In “Yiddish With Dick and Jane,” Ellis Weiner and Barbara Davilman have turned Dick and Jane on their heads in their own hilarious and wholly original satire of the series. The siblings — now Jews, one assumes, as Yiddishisms abound in nearly every sentence — are grown up with children of their own, as if mirroring the lives of many of their faithful readers of yesteryear. “Run, Dick, run” has been replaced with “Nosh, schnorrers, nosh,” thus the all-American veneer has been replaced with a much more appetizing heymishness. The kitschy, sentimental illustrations, similar to those found in the original books, serve as comical contrast to the revised text, as Dick and Jane have retained a striking resemblance to blonde, blue-eyed Aryans, yet their back-and-forths are now peppered with schlep and alter kocker. The delightful crudeness of these words, of saying what you mean without apology, is completely contrary to the otherwise saccharine suburbia of Dick and Jane. The multiplot narrative — a bit confusing at times, as it skips abruptly from character to character — is deliciously absurd, as everyone plotzes over one tsuris or another. Jane’s mother suffers a stroke (she’s farblondget); Jane’s co-worker is gay (his partner, it is noted, is very kvetchy), and Jane’s married neighbor is shtupping another woman. But it’s not until Sally (Dick and Jane’s sister) flies in from Berkeley, Calif., donning a shmatte that all hell breaks loose. Sally relentlessly chips away at her family’s superficial facade; she blames her mother for raising her in a candy-coated bubble, thus not preparing her for life in the “real world.” Sally cries: “People are not nice. They are mean. I am on Matchmeifyoucan.com and every man I meet is a schlemiel.”
Weiner and Davilman’s whimsical glossary clears up any confusion surrounding words not nearly as common as nosh. Drek is defined as “literally excrement, or dung. Something — merchandise, a work of art, etc. — that’s cheap, lousy, meretricious junk (i.e., even worse than shlock.) ‘We saw their new house. Believe me, the furnishings are strictly from Drek Barn.’” For those just learning the language, “Yiddish With Dick and Jane” is a first-rate primer for mastering the basics that fall from your bubbe’s lips, and is a playful baby-step in keeping Yiddishkeit alive for the next generation. The crudeness of shtunk and pupik, of saying what you mean without a hint of apology, is completely contrary to Dick and Jane’s saccharine suburbia.

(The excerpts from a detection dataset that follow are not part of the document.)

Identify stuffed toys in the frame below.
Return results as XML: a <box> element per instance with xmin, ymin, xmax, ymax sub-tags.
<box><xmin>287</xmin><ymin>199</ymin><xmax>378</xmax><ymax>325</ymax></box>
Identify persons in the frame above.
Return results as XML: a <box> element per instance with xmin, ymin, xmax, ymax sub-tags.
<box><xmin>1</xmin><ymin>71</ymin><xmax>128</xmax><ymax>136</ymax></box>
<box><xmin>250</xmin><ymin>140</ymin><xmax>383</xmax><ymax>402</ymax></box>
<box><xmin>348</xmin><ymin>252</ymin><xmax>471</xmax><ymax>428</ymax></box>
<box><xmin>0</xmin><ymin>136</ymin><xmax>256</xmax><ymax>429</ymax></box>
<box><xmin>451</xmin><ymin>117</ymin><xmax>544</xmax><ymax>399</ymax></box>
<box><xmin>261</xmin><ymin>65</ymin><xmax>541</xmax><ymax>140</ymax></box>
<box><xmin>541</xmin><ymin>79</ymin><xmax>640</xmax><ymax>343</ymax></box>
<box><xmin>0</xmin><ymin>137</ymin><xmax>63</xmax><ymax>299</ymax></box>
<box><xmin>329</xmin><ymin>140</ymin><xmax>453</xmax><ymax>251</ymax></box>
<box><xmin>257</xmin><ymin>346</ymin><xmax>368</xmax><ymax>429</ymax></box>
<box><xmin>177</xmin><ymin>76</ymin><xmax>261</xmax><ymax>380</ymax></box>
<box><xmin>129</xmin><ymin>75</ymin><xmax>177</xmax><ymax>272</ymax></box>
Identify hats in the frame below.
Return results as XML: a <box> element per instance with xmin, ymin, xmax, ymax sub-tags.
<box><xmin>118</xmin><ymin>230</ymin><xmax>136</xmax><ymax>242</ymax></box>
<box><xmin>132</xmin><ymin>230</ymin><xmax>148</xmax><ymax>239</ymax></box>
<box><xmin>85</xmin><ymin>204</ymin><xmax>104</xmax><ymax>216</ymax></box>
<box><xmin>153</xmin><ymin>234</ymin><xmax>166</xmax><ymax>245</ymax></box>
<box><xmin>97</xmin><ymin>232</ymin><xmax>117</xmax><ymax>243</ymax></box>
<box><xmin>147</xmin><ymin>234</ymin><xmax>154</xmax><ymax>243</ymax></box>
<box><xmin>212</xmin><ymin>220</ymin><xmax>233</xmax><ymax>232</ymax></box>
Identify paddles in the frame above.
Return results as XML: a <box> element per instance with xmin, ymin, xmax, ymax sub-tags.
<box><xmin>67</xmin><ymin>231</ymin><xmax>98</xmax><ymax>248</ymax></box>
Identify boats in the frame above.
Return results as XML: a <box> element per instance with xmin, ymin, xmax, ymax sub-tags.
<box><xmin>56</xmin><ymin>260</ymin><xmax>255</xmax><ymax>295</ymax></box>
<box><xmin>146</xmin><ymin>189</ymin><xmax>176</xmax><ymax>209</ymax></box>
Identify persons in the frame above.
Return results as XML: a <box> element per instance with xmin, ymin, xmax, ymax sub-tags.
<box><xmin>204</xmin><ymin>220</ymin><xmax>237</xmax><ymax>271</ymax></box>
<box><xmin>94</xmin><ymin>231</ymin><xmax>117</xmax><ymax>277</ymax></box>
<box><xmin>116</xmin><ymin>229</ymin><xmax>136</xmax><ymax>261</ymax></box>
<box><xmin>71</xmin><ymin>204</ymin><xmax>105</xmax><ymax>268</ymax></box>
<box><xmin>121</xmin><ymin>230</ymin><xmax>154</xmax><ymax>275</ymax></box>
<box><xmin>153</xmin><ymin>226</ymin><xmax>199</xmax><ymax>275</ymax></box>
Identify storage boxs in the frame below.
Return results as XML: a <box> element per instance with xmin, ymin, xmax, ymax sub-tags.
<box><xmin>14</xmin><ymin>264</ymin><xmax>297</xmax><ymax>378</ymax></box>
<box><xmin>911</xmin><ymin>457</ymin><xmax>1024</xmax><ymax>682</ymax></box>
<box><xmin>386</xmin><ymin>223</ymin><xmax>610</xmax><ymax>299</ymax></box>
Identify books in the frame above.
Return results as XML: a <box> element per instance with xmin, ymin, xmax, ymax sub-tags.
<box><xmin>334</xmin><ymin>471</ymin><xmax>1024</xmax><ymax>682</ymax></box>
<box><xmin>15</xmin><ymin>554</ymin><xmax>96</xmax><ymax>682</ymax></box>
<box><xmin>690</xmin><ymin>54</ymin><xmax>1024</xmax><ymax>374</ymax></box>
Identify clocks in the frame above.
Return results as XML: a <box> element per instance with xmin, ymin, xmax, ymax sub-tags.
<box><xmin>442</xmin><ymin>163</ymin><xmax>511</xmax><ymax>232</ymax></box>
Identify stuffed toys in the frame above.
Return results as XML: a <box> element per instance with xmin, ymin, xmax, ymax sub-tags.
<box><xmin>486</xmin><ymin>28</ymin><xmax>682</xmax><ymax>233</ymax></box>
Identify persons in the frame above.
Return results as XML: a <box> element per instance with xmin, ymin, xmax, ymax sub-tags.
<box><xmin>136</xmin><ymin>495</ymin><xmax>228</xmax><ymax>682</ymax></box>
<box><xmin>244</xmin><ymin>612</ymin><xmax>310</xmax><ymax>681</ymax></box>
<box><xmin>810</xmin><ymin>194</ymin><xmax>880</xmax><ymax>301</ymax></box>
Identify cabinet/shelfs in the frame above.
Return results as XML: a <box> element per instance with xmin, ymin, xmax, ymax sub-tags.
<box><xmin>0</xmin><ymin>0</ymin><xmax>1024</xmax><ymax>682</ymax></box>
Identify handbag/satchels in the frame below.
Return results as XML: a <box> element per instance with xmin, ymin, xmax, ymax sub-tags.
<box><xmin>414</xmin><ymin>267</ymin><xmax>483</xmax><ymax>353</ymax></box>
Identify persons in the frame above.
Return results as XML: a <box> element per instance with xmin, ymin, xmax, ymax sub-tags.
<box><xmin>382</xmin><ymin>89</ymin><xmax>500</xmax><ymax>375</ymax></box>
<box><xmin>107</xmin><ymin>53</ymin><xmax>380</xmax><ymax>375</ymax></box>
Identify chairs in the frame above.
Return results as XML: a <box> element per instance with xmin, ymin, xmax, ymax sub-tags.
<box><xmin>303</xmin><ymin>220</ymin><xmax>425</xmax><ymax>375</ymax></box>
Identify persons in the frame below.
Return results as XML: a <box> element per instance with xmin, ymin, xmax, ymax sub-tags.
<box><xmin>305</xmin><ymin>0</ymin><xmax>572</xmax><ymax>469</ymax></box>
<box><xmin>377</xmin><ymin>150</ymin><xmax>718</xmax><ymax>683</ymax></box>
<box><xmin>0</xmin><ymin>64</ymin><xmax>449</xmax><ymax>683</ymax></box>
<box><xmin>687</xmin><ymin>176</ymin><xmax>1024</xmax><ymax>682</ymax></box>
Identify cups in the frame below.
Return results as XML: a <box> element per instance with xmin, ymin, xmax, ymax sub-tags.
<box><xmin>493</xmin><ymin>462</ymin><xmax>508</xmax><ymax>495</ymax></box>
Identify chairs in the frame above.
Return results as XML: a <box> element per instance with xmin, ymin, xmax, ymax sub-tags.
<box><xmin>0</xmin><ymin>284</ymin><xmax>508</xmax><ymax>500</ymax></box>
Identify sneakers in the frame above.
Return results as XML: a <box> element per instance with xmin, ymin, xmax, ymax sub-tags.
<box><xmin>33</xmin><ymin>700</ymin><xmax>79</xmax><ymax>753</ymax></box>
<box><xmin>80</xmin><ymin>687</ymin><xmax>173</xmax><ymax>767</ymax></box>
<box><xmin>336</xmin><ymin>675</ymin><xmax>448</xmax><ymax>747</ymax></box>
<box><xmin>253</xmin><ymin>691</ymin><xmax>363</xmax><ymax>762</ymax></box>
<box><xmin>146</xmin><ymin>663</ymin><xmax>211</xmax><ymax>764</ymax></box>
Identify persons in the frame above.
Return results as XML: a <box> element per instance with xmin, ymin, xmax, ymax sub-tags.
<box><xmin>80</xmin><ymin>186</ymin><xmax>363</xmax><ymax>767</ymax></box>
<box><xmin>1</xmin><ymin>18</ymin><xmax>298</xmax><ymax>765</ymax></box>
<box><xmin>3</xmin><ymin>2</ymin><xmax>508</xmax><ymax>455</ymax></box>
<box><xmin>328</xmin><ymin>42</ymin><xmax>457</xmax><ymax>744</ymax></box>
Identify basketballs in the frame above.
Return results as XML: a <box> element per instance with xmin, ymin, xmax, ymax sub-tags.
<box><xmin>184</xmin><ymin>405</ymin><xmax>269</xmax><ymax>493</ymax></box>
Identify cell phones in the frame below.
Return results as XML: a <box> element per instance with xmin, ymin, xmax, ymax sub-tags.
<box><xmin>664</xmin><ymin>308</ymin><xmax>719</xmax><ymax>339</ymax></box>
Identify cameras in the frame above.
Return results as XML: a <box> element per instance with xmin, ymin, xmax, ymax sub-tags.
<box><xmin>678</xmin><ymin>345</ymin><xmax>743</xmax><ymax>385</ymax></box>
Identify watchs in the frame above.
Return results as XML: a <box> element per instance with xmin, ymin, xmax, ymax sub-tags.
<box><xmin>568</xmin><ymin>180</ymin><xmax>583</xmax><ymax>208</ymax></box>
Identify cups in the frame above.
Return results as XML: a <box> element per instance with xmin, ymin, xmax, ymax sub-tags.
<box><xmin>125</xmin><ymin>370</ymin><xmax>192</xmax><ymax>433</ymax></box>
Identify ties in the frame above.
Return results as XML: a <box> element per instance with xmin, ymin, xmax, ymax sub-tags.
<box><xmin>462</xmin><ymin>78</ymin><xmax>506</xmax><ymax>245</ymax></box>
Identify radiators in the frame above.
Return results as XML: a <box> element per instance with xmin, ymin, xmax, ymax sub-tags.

As Weiner and Davilman point out, “One of the eternal subtexts of Yiddish is oppression: awareness of it, acknowledgment of it, surrender to it, resistance to it.” In my house, Yiddish, the language of the shtetl and the ghetto, was only spoken behind closed doors, while in public we assimilated with the neighbors. In “Yiddish With Dick and Jane,” two very different yet familiar worlds are conflated, as they never were before, resulting in a delectable tsimmes of sidesplitting humor.
Suzan Sherman has written for BOOKFORUM, The New York Times and the New York Observer.